**Problem statement**
The answer must be a single number: the count of lines in the data below that hold the word "with".

**Given records**
┄┄┄┄┄┄┄┄┄┄┄┄┄┄┄┄┄┄┄┄

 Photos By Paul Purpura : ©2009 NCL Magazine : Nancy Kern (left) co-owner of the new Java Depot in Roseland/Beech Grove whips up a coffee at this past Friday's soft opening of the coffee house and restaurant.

┄┄┄┄┄┄┄┄┄┄┄┄┄┄┄┄┄┄┄┄

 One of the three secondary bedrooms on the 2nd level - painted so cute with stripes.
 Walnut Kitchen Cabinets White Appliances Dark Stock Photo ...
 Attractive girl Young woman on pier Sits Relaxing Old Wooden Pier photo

┄┄┄┄┄┄┄┄┄┄┄┄┄┄┄┄┄┄┄┄

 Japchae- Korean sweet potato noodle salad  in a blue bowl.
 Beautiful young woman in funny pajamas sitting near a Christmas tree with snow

┄┄┄┄┄┄┄┄┄┄┄┄┄┄┄┄┄┄┄┄

**Solution to this task**
2